第517話 1000年前の世界35

現世でウルフは創造神ナサニエルに殺されてしまった。仲間をあんなに簡単に殺してしまうなんて。


生き返らせるつもりがあるから簡単に殺したのか、いちど死んでしまうと変化してしまう可能性があるから強くなったり、何かに変化させようとしているのか。


ウルフの奴をウルフから変異させようとしているのか?


でも、あまりにも生命を軽んじている。
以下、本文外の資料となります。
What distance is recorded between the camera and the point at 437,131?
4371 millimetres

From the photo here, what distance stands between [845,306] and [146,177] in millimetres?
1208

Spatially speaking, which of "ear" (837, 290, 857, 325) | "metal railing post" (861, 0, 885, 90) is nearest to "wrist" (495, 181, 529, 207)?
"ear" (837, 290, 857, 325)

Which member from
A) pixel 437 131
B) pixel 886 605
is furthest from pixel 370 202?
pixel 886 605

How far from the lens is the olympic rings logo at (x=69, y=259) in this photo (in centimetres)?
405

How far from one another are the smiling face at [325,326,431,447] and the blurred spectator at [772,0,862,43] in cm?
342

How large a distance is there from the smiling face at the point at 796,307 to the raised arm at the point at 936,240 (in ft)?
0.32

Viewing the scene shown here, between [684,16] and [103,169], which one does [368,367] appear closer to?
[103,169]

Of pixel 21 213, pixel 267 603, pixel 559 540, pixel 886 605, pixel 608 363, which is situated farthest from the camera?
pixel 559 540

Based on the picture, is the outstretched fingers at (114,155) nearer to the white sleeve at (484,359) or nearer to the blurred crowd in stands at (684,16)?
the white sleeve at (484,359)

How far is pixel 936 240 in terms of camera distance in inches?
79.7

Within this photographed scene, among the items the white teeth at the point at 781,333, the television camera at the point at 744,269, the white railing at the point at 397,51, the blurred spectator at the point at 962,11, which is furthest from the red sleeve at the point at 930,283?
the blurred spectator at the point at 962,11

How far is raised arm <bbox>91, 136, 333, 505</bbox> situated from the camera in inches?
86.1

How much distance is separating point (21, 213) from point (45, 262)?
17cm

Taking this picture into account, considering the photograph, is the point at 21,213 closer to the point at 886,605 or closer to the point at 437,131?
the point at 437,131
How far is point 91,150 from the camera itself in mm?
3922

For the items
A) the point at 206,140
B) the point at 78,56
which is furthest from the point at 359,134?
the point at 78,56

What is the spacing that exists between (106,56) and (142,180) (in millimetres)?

そんな奴に神を名乗る資格はない。


神は人の願いを叶えることはない、神は人が変な方向に行かないように見守るだけだ。


そして神は人の拠り所であるべきだ。


神自体が悪いことをしだしているということが、神の行為を超えている。


つまり現世でも、1000年前の世界でも魔族が戦いを仕掛けてきていることが神が示したことなのか?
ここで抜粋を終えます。